__EXCERPT TO READ__:
##########
One tip I'll share is to always toast your whole fennel and anise seeds in a pan over med. heat. This REALLY brings the spices to life! Warms up the oils and brigs them out to the surface where they can really mix into the sausage. Old School Italian trick.,,,try it and you will like it.


----------



## dward51 (Jan 12, 2018)

indaswamp said:


> One tip I'll share is to always toast your whole fennel and anise seeds in a pan over med. heat. This REALLY brings the spices to life! Warms up the oils and brigs them out to the surface where they can really mix into the sausage. Old School Italian trick.,,,try it and you will like it.



Great tip and it does make a difference.

Just don't "over" toast them like I did one time.  Got distracted on a phone call.  I was standing there moving the fennel and anise around and just not paying attention as to how "toasted" it was becoming. Oh brother that was a potent acrid smell.....  Tossed them and toasted another batch.  If you go too far, you will know it.


----------



## chopsaw (Jan 13, 2018)

Dan , thanks a bunch . Did a batch as posted , and did one with no hot pepper . Fry test was perfect flavor for what I like .
##########
__RECORDS PROVIDED__:
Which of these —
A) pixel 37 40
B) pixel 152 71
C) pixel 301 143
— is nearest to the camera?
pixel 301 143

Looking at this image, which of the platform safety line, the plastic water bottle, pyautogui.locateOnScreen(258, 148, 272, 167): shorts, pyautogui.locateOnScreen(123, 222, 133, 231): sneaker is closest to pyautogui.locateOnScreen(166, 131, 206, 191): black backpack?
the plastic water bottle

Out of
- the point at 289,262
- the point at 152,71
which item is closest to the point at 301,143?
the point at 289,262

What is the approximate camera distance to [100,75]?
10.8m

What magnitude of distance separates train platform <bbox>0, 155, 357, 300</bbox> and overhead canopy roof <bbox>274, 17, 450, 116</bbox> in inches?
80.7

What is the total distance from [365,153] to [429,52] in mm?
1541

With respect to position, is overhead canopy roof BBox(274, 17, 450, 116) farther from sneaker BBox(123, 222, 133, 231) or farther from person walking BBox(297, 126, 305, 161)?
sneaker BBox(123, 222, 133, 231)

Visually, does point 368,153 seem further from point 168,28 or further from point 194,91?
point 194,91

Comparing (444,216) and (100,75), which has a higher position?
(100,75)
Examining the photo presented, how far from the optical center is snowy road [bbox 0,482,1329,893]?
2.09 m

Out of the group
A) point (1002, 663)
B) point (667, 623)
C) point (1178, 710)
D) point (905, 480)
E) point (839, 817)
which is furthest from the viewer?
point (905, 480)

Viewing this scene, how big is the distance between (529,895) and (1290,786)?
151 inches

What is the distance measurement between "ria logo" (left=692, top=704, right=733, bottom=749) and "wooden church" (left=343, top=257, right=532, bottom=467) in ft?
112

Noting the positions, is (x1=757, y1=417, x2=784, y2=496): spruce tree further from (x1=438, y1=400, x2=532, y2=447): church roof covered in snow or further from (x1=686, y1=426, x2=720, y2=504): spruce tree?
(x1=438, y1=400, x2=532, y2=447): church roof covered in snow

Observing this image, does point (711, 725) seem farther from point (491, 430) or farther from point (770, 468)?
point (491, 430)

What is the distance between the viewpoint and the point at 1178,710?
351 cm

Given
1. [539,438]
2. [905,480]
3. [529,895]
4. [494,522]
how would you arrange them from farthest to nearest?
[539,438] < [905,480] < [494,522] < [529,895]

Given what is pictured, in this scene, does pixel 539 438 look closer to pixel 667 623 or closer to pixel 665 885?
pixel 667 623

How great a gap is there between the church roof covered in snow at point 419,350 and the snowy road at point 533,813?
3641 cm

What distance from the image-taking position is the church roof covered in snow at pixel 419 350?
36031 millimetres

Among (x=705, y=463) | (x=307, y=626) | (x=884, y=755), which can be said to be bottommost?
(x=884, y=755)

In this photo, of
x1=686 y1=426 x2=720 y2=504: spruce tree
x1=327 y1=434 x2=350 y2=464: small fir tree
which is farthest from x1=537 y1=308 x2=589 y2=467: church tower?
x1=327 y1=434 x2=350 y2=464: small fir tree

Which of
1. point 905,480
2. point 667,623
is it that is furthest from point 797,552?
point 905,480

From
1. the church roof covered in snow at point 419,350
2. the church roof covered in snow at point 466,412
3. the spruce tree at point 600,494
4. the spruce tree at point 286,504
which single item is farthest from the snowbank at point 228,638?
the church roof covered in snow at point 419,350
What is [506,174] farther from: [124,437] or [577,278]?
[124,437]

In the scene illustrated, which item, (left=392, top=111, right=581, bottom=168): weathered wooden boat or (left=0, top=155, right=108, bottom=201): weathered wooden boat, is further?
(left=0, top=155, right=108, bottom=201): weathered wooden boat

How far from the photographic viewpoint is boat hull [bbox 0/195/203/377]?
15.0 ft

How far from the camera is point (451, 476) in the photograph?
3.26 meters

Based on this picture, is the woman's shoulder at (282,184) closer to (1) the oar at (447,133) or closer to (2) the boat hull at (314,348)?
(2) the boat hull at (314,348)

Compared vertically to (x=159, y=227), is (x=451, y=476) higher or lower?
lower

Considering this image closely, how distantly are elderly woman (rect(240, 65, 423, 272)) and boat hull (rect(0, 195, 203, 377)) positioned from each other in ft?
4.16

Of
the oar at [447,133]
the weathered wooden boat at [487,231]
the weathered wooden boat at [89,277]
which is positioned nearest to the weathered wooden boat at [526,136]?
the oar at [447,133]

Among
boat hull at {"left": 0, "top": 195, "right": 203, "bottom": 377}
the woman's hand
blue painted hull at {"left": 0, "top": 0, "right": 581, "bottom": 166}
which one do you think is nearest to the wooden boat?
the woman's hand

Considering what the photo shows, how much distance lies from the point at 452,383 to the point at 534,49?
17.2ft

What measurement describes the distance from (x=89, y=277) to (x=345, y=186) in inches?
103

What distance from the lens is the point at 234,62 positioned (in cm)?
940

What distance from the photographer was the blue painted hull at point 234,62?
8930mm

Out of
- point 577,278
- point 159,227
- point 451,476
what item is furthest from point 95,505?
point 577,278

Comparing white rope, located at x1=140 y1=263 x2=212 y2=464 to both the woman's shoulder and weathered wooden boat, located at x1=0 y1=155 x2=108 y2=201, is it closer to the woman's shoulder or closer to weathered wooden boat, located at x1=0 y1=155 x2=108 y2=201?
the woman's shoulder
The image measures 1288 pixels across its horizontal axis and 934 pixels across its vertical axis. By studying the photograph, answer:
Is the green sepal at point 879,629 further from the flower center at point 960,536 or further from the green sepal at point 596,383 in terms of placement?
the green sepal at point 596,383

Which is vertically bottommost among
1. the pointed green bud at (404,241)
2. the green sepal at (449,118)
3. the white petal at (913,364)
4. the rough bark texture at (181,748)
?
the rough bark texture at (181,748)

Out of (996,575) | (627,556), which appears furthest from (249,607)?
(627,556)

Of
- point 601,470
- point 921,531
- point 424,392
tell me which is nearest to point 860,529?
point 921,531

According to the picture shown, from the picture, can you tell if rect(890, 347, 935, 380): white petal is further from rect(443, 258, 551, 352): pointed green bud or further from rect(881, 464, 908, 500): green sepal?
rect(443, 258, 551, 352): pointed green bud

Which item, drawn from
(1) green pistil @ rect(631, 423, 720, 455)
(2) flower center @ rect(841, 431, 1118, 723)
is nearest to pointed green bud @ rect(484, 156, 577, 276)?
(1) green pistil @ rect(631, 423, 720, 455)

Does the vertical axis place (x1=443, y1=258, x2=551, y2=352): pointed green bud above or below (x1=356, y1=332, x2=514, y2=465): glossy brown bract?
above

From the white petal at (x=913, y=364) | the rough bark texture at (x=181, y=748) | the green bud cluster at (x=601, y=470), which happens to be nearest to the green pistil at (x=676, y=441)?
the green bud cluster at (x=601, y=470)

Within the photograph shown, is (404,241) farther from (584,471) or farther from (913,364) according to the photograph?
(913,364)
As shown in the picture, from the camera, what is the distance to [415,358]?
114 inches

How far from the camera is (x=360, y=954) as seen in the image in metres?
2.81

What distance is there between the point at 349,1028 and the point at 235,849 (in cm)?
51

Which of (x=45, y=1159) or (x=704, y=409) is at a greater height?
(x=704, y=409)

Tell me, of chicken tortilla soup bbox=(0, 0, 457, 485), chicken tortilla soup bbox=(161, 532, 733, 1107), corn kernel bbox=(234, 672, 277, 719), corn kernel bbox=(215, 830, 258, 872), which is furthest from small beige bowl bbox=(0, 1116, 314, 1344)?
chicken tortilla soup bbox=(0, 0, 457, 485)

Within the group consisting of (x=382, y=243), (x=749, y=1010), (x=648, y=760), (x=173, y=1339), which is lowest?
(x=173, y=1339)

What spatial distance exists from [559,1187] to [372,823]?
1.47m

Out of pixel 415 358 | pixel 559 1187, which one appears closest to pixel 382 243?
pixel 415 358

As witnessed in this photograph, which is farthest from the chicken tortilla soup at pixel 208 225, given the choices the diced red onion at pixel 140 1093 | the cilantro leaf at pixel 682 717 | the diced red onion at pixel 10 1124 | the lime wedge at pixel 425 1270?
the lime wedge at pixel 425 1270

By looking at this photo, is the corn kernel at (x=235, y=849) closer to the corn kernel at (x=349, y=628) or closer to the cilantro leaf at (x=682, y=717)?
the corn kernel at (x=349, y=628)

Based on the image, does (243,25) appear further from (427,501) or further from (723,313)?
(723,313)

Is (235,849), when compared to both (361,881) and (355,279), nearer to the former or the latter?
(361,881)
##########
Extend the forum thread on toasting fennel and anise seeds for sausage, picking up directly after its last sentence.

----------



## bobrap (Jan 13, 2018)

Just wondering how long you guys let the meat sit in the fridge before stuffing.  I was going for 48 hrs and stuff today. but, something came up.  Think any problem if I put i off til tomorrow? Thanks, looking forward to this (as are a few buds :))


----------



## oberst (Jan 13, 2018)

If I wanted a spicy but not hot Italian should I cut the cayenne in half?  Just guessing.


----------



## indaswamp (Jan 13, 2018)

Opinions will vary, but It totally depends on how hot the cayenne runs. My home grown cayenne runs very hot so I adjust the amounts accordingly.

If the cayenne is light in color and not a dark red, the processor ground the seeds with the skins. That will make the cayenne powder hotter than normal. For a milder cayenne, what you want is a dark powder, which is just the skins and no seeds.


----------



## smokeymose (Jan 13, 2018)

bobrap said:


> Just wondering how long you guys let the meat sit in the fridge before stuffing.  I was going for 48 hrs and stuff today. but, something came up.  Think any problem if I put i off til tomorrow? Thanks, looking forward to this (as are a few buds :))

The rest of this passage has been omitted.